Enfin, le BICE travaille avec les coalitions et plateformes internationales. Il fait partie notamment des ONG qui ont piloté l’Étude mondiale de l’ONU sur la privation de liberté des enfants. Le BICE a d’ailleurs procédé au lancement national de l’étude le 20 novembre 2019 à l’université Felix Houphouët-Boigny d’Abidjan.
Par ailleurs, le BICE a rassemblé toutes les recommandations formulées à la Côte d’Ivoire en 2019 par l’EPU, le Comité des droits de l’enfant et le Comité pour l’élimination de la discrimination à l’égard des femmes (CEDAW). Cette compilation est un outil d’information, de formation et de plaidoyer pour les acteurs étatiques et non étatiques ivoiriens.
Maintenant que plusieurs lois ont été votées, quelles vont être les actions menées par le BICE et son partenaire ?
Y.A. : Le BICE veille à l’adoption des mesures d’application de ces nouvelles normes. Il reste mobiliser pour la mise en œuvre de ces réformes législatives. Ce travail a déjà commencé, d’ailleurs. Avec la formation organisée à Abidjan en novembre 2019. Et lors de la communication écrite A/HRC/43/NGO/48 soumise au Conseil des droits de l’homme en mars 2020. Cette communication lance des pistes d’actions. Elle propose des éléments pouvant constituer le dispositif de la liberté surveillée, de la transaction, des travaux d’intérêt général et autres.
Grâce à sa longue expérience de terrain, DDE-CI pourrait également formuler des propositions concrètes pour la mise en œuvre des loi adoptées.

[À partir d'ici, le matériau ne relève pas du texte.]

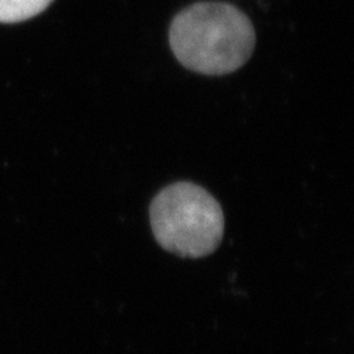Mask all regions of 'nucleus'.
<instances>
[{"mask_svg": "<svg viewBox=\"0 0 354 354\" xmlns=\"http://www.w3.org/2000/svg\"><path fill=\"white\" fill-rule=\"evenodd\" d=\"M170 46L187 70L225 75L250 59L256 46V31L236 6L201 2L176 15L170 27Z\"/></svg>", "mask_w": 354, "mask_h": 354, "instance_id": "nucleus-1", "label": "nucleus"}, {"mask_svg": "<svg viewBox=\"0 0 354 354\" xmlns=\"http://www.w3.org/2000/svg\"><path fill=\"white\" fill-rule=\"evenodd\" d=\"M151 226L160 245L179 257L213 254L225 234L223 209L204 187L173 183L153 198Z\"/></svg>", "mask_w": 354, "mask_h": 354, "instance_id": "nucleus-2", "label": "nucleus"}, {"mask_svg": "<svg viewBox=\"0 0 354 354\" xmlns=\"http://www.w3.org/2000/svg\"><path fill=\"white\" fill-rule=\"evenodd\" d=\"M53 0H0V22L14 24L41 14Z\"/></svg>", "mask_w": 354, "mask_h": 354, "instance_id": "nucleus-3", "label": "nucleus"}]
</instances>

Il n’est par ailleurs pas exclu que le BICE, DDE-CI et d’autres associations intéressées élaborent des projets de circulaires pour éclairer les acteurs politiques.
Ce plaidoyer était-il accompagné sur le terrain d’actions en direction des enfants en conflit avec la loi ?
Y.A. : La force du BICE réside dans l’action de terrain combinée avec le plaidoyer national et international. Les stratégies et actions de plaidoyer s’appuient sur l’expérience de terrain acquise dans la mise en œuvre des activités afin de coller au mieux à la réalité. Agir sur les deux niveaux offre crédibilité, pertinence et efficacité aux actions entreprises. Cela permet de faire des propositions ciblées basées sur une approche participative des personnes concernées. L’appui technique du BICE à DDE-CI est donc permanent. Que ce soit dans la mise en œuvre des activités ; les messages de plaidoyer à porter auprès des autorités ; le partenariat avec les associations, notamment au niveau du Groupe COM ; l’élaboration des rapports alternatifs et de suivi…
* L’Examen périodique universel (EPU) consiste à passer en revue les réalisations de l’ensemble des États membres de l’ONU dans le domaine des droits de l’homme. Ce processus est mené par les États, sous l’égide du Conseil des droits de l’homme.